Since then, Forbert has maintained a small but intensely loyal following for his well-crafted character sketches and story songs, as well as for intimate performances such as this one, where he worked hard to keep the songs flowing (he rarely pauses in between numbers, except when his guitar falls out of tune) and to fully inhabit his narratives.
Forbert wore his influences on his sleeve. Most obvious was Bob Dylan, with Forbert’s scruffy presence, battered acoustic guitar, harmonica in a wire rack and raspy voice all echoing the man who created the mold.
But Forbert brings to his material a more realistic, literary approach derived from his Southern background, and in the realism of his portraits and his characters’ marginality he echoes as much writers like Eudora Welty, Flannery O’Connor and Bobbie Ann Mason.

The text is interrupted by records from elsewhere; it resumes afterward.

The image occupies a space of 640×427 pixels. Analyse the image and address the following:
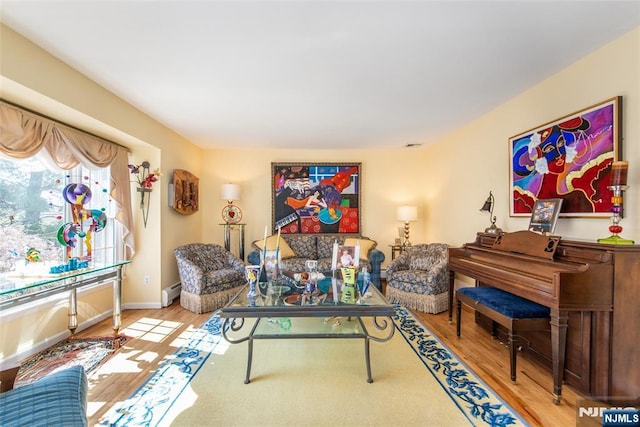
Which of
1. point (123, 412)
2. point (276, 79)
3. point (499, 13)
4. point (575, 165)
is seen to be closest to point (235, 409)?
point (123, 412)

In its dramatic arc and its sense of struggling with powers greater than could ever be readily apparent, a song like “Goin’ Down to Laurel” seemed of a piece with early Bruce Springsteen; indeed, Forbert and Springsteen both came up in New York folk and rock clubs around the same time in the early 1970s. And Forbert’s tightly coiled, springy stage presence, heavy on foot percussion, also set him apart from the typical folk singer-songwriter and made clear that the heart of a rocker beat inside this balladeer.
There was also the bit of the classic pop songwriter in some of Forbert’s material, and he made his penchant for pop apparent by inserting a few phrases from classics like “Some Enchanted Evening” into his own songs. Love songs like “Rosemarie” and “Something’s Got a Hold of Me” also suggested that a young Steve Forbert might have grown up listening to the Latin-inflected doo-wop of groups like the Drifters.
Massachusetts’s own stellar singer-songwriter Ray Mason warmed up the crowd for Forbert. Performing solo and accompanying himself on electric guitar, Mason played stripped-down versions of his unique, eclectic pop-rock songs which variously addressed issues of love, heartbreak, cats and living room furniture.
At one point during his set, Mason revealed his songwriting and performing philosophy: “Say what you need to say and get out.” It’s a lesson learned from studying pop songcraft for over 40 years, nearly as long as Mason has been performing, and one of which he is a master. So many aspiring and even better-known songwriters could learn a few tricks from Mason’s economy of phrase. He finds a good one, that is, and hangs a two- or three-minute song on it and doesn’t leave it lying around long enough to grow stale.
Mason’s songs aren’t simple three-chord garage rock, however. He builds his unpredictable melodies on jazz chords, unlikely modulations and tempo shifts, yet always with an ear towards the catchy hook or riff. In performance he comes across like a fusion of Neil Young and Screamin’ Jay Hawkins, or – as his T-shirt tellingly revealed – like a one-man NRBQ.
An idiosyncratic singer, writer and performer, only Mason could pen an unforgettable ode to an ottoman – “Foot rest, so true/Foot rest, I’m always on you.” He’s a regional treasure deserving of wider renown.